引用文
----

革の個性について
&Liebeでは、天然皮革を使ってペンケースや手帳カバー、バッグを作っています。
革の表面には、小さなシワや色の濃淡、筋のような模様が見られることがあります。
はじめて見ると、傷や色ムラのように感じるかもしれません。
でもその多くは、天然皮革ならではの表情です。
革は、動物が生きてきた時間を含んだ素材です。
育った環境や部位によって、一枚一枚に違いがあります。
同じものがひとつとしてないこと。
それも、革製品の魅力のひとつだと思っています。
今回は、そんな天然皮革に見られる主な特徴について、ご紹介します。
【 シボ 】
シボとは、革の表面に見られる細かな凹凸模様のことです。
均一に見えるものもあれば、大きめに出るもの、小さく繊細に出るものもあり、表情はさまざまです。
同じ革でも部位によって出方が異なるため、一点ごとに少しずつ印象が変わります。
シボは、革らしい豊かな表情を感じられる特徴のひとつです。
【 染めムラ 】

染めムラとは、革の表面に見られる色の濃淡のことです。
天然皮革は部位ごとに繊維の密度や質感が異なるため、染料の入り方にも差が生まれます。
そのため、ひとつの革の中でも色が均一ではなく、わずかな濃淡が見られることがあります。
こうした自然な色の違いも、天然皮革ならではの味わいです。
【 血筋 】

血筋とは、動物の皮膚の下を通っていた血管の跡が、革の表面に筋のように現れたものです。
細い線のように見えることが多く、まっすぐなものや、枝分かれしたように見えるものもあります。
人工素材にはない、天然皮革ならではの個性のひとつです。
自然の痕跡がそのまま残っていることも、本革の魅力だと考えています。
【 トラ 】

トラとは、首や肩など、よく動く部位に見られるシワ模様のことです。
まるで波のように入る筋やシワが特徴で、革によって出方は異なります。
一見すると傷のように見えることもありますが、これは生きていた証として現れる自然な表情です。
革らしい豊かな個性を感じられる特徴のひとつです。
【 バラキズ 】

バラキズとは、動物が生きていたときについた小さな擦れや傷跡のことです。
草木に触れたり、体をこすったりすることで自然にできたもので、革になったあともその痕跡が残ることがあります。
大きく目立つものや使用に影響するものは避けていますが、小さなものは天然素材ならではの個性として残る場合があります。
ひとつとして同じものがない、本革らしい表情のひとつです。
【 ピンホール 】

ピンホールとは、毛穴の跡が小さな点のように見えるものです。
天然皮革では、表面にこうした細かな点が見られることがあります。
特にナチュラルな仕上げの革では、このような表情が比較的わかりやすく現れることがあります。
とても小さなものですが、革がもともと持っていた自然な表情のひとつです。
【 ホクロ 】

ホクロとは、革の表面に見られる小さな黒い点や色の濃い斑点のことです。
もともとの皮膚にあった色素の名残で、天然皮革ではまれに見られることがあります。
これも人工的に作られたものではなく、自然に生まれた個性です。
一点ごとの違いを感じられる、天然素材ならではの特徴のひとつです。
こうした表情は、一見すると傷やムラのように見えるかもしれません。
ですが、どれも天然皮革だからこそ見られる個性です。
ひとつとして同じものがないこと。
その違いも含めて、革の魅力として楽しんでいただけたら嬉しいです。

----

作成内容
引用文の「バラキズとは、」で始まる段落を、主な事実を残して箇条書きにまとめよ。 項目はこの作業には関係しない。

提供データ
----

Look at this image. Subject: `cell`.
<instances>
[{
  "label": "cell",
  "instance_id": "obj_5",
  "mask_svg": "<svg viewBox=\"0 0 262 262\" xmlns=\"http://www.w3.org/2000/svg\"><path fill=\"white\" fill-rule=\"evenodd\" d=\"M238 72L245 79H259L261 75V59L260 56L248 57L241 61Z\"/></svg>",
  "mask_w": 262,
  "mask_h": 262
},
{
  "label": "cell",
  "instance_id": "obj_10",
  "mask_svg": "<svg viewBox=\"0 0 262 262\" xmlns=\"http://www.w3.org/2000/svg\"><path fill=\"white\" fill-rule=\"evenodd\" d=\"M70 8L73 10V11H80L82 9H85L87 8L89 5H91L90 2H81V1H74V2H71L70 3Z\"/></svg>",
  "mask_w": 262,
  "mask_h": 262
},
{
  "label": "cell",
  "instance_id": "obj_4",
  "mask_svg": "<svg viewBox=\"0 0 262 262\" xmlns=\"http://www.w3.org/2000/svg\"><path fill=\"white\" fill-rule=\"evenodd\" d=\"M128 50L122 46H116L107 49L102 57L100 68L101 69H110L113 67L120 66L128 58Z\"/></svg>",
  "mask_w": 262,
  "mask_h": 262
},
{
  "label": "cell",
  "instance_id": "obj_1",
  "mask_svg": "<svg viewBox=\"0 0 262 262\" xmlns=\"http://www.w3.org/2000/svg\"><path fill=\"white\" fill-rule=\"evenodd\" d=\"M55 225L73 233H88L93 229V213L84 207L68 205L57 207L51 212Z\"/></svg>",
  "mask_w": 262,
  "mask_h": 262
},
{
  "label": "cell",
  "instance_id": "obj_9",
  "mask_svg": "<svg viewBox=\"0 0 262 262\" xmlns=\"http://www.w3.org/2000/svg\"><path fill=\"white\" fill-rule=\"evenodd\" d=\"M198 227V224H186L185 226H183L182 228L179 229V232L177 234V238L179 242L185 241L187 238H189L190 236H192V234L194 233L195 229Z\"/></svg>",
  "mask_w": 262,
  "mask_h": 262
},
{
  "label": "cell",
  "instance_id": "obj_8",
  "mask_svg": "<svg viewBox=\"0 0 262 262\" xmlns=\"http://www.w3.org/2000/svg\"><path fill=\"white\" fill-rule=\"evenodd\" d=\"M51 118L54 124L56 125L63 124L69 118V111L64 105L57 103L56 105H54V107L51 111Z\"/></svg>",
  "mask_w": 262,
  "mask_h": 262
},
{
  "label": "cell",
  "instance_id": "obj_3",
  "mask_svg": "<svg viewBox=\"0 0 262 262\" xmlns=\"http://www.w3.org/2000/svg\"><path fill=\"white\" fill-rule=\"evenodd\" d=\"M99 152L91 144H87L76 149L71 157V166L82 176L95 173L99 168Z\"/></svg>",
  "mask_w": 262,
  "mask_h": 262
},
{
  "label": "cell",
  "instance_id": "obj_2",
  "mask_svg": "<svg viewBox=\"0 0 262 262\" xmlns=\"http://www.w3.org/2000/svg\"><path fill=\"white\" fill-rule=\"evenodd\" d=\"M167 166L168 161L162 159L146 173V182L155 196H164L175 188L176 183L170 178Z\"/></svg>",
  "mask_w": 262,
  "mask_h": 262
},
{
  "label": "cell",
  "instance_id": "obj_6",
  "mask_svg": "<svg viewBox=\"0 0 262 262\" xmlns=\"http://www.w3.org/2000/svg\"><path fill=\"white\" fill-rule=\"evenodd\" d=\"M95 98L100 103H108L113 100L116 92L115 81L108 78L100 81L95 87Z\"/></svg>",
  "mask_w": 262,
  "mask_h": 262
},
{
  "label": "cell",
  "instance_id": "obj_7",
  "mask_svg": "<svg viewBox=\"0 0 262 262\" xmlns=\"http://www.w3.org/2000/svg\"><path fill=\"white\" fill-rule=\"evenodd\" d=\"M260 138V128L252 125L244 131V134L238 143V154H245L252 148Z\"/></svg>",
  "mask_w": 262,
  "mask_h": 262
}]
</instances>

----

解答
- バラキズは、動物が生きていたときについた小さな擦れや傷跡である。
- 草木に触れたり体をこすったりして自然にでき、革になったあとも残ることがある。
- 大きく目立つものや使用に影響するものは避けているが、小さなものは個性として残る場合がある。
- ひとつとして同じものがない、本革らしい表情のひとつである。